Most years this fills me with dread. It means brown trees, brown earth and a horizon that seems forever blah. Winter can come as early as the end of October and stay for 7 months. This is perhaps the first year where I am willing to embrace the seasons instead of wishing them to go away. Maybe because I am in a different season of my life and I recognize that I have to be truly present in it to reap the benefits of going through it.
Within a few weeks two of my three kids will leave home for good and the third is working full time and has decided not to continue his schooling. For the first time in 15 Septembers I won't be opening new textbooks and burying my face in their inky perfume. That season of my life has come to an end - and not unlike the puzzlement of summer fading - "Where did it go?" seems to be my mantra these days. I don't know where I fit in my kids' lives anymore and I don't know how to sort that out. Truth be told I don't know how to trust that I will still be important to them. It is projection at its finest.
I could not wait to leave home and get away from my mother. Sometimes it felt like she had crawled into my brain and taken up residence there. I wanted to go far away from her so I could have my very own life. I went 2500 miles across country to do that. I never knew that mothers could come along for the ride and I spent the next 20 years trying to uproot her from my brain so that I could truly live my own life. I remember two friends who often told me it was most important what I thought about different things in my life. I couldn't wrap my head around that for ever so long. It took some hard turns and brave conversations to shake my mother loose from my brain but it did happen.
It's been a struggle to accept that my kids need to individuate. They need to become their own person. I don't want to go along for the ride when they leave this home. All right, I desperately want to go along for the ride when they leave but I recognize that is not good. For them or me.

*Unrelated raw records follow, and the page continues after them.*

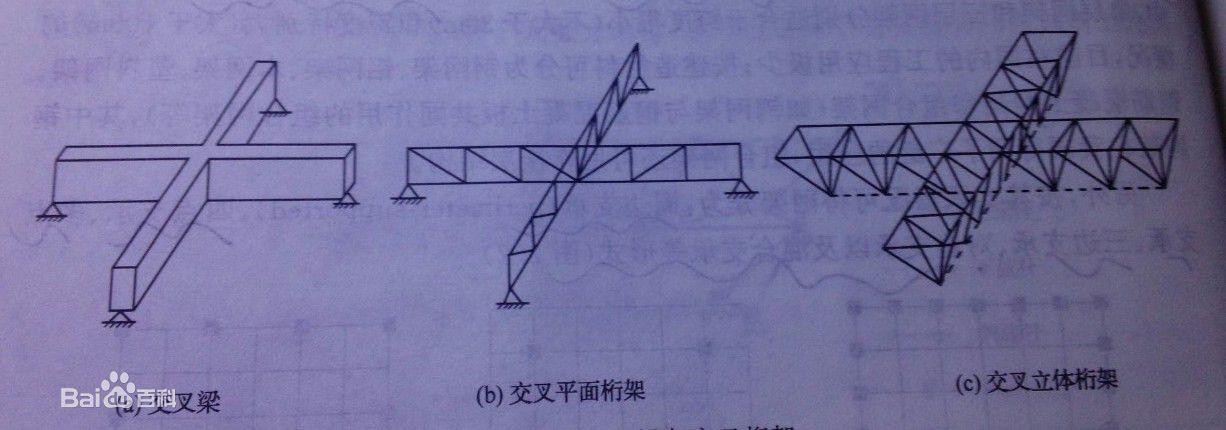 西安网架生产厂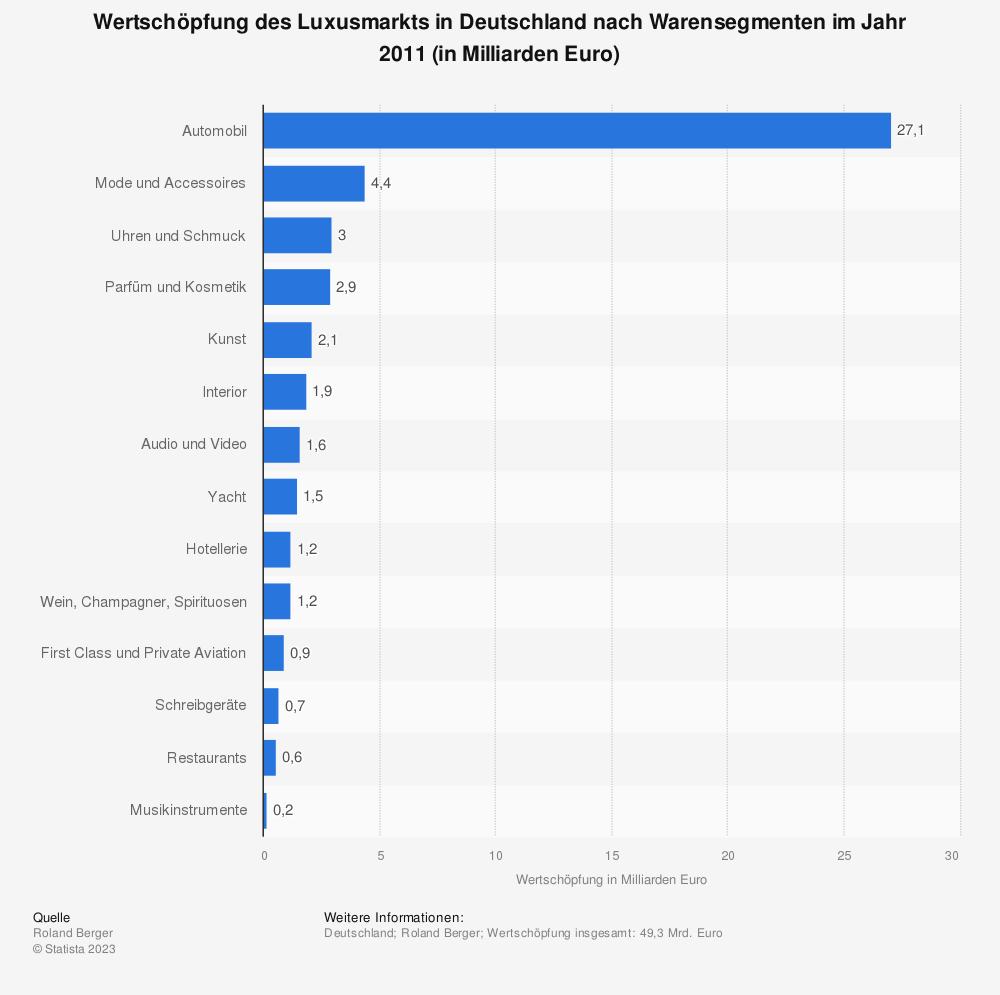 Statistik: Wertschöpfung des Luxusmarkts in Deutschland nach Warensegmenten im Jahr 2011 (in Milliarden Euro) | Statista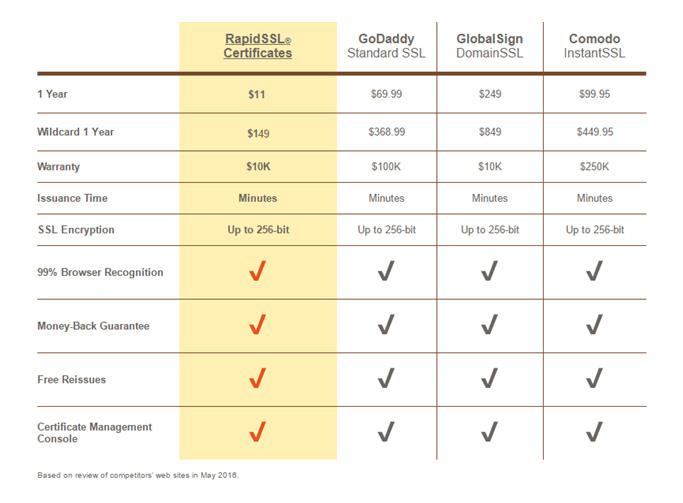 Compare-RapidSSL-Certificates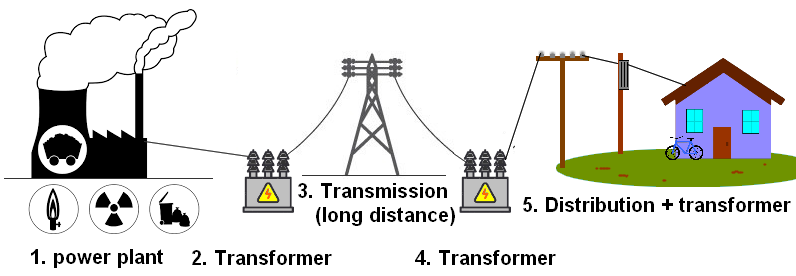 Electricity generation, transmission and distribution in India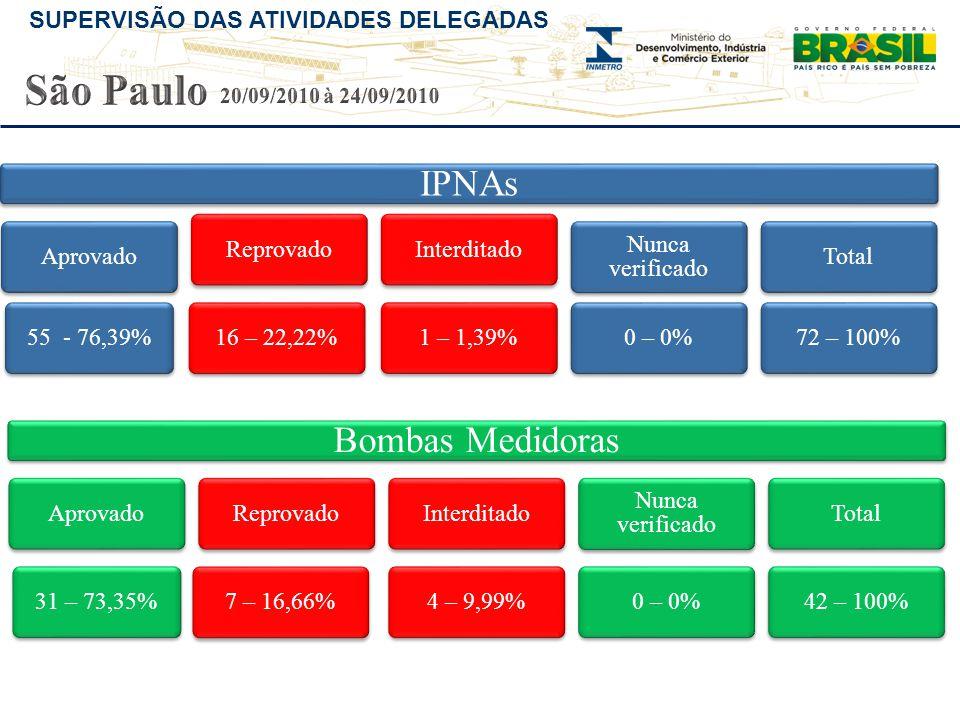 SUPERVISÃO DAS ATIVIDADES DELEGADAS IPNAs Aprovado55 - 76,39%Reprovado16 – 22,22%Interditado1 – 1,39% Nunca verificado 0 – 0%Total72 – 100% Bombas Medidoras Aprovado31 – 73,35%Reprovado7 – 16,66%Interditado4 – 9,99% Nunca verificado 0 – 0%Total42 – 100%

It's one of those times when I rethink my years as a homeschooling mom. A counselor recently told my youngest son that one of the results of being homeschooled was that he was used to listening to me as teacher and mom. That other kids were used to the tension between mom and teacher and it could start a process of individuation sooner. In all reality it probably is simply that some moms want control all the way through, whether they home school or not, and I was(am) one of them.

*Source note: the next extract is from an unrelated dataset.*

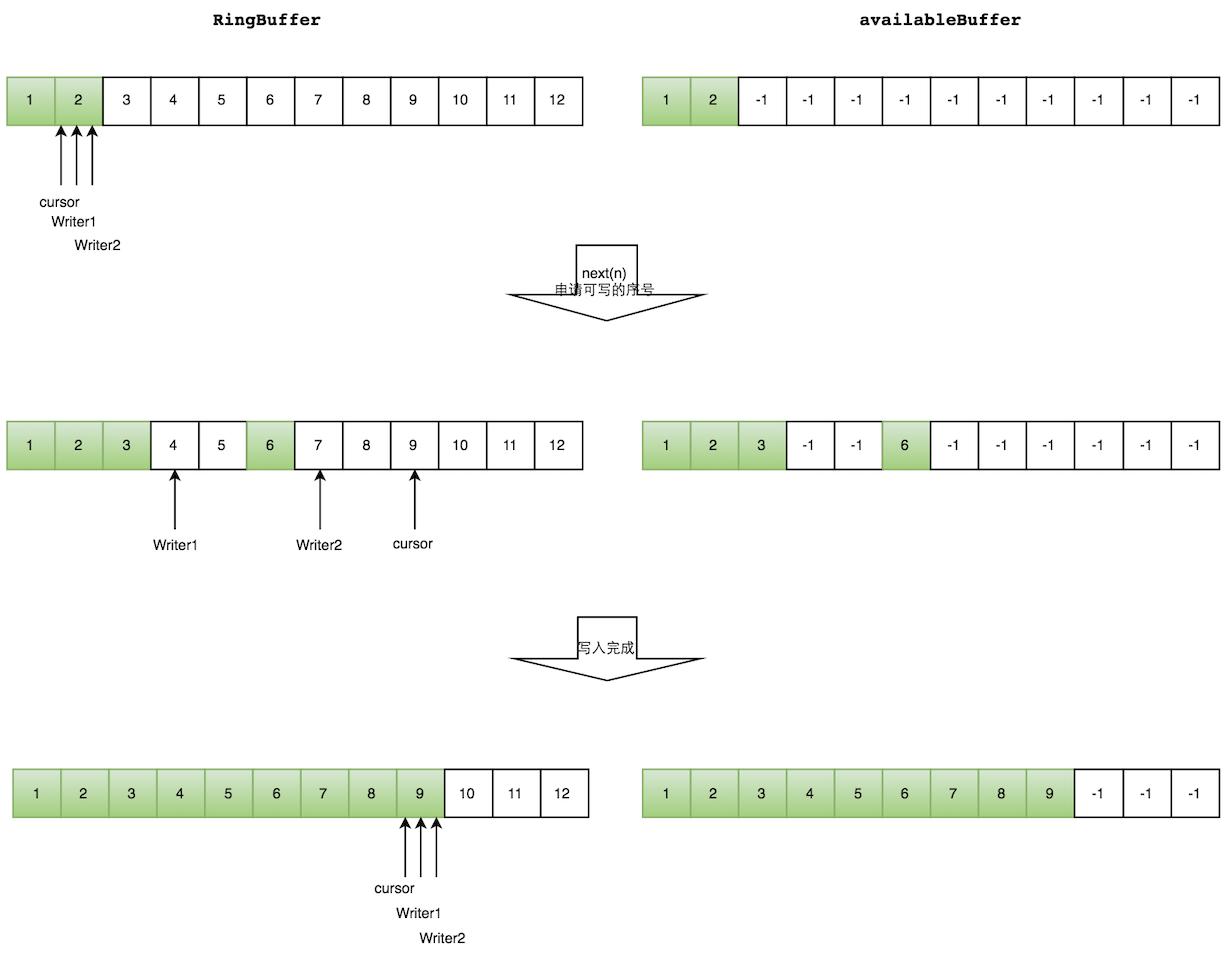 图7 多个生产者情况下,生产者生产过程示意图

The other day he told me he was used to doing whatever I asked him (his exact words were: "asking how high when I said jump") and that it was hard not to think he was doing something wrong (like getting his eyebrow pierced) when he followed through with a different choice. It's the kind of conversation that makes me shudder and groan. My good God, I am like that? It was no fun to hear. But we were able to talk and acknowledge the struggle to become ourselves. It doesn't mean I like it even though I see how necessary of a process it is. For so many, many years I believed that if I could get them to see the world my way that it guaranteed them the best path.

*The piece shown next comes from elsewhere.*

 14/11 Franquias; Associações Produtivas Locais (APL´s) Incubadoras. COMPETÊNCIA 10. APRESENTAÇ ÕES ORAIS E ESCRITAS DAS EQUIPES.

It's one thing for me to be in a place where I think my own thoughts....have individuated(at last) to the point where my mom and I are truly separate people. I know it would have been a good thing had that happened before marriage and kids. But it is another to sit here and see that my kids are on the same journey. That I am the one they must separate from to become who they were created to be.
My urge is to bless them as they leave and say, "I release you. Go in peace." It reminds me of the scene in Braveheart where Marin's father reaches tentatively to place his hand on William Wallace's head....he reaches with shaky fingers and then stops, reaches and then stops and then finally makes contact with William's forehead. Both knew it came at a great cost.
I hope I can bravely put my hand on their heads and bless them as they go their separate ways. That I will not do it tentatively but freely. It may be the best fashion accessory they take with them on their journey.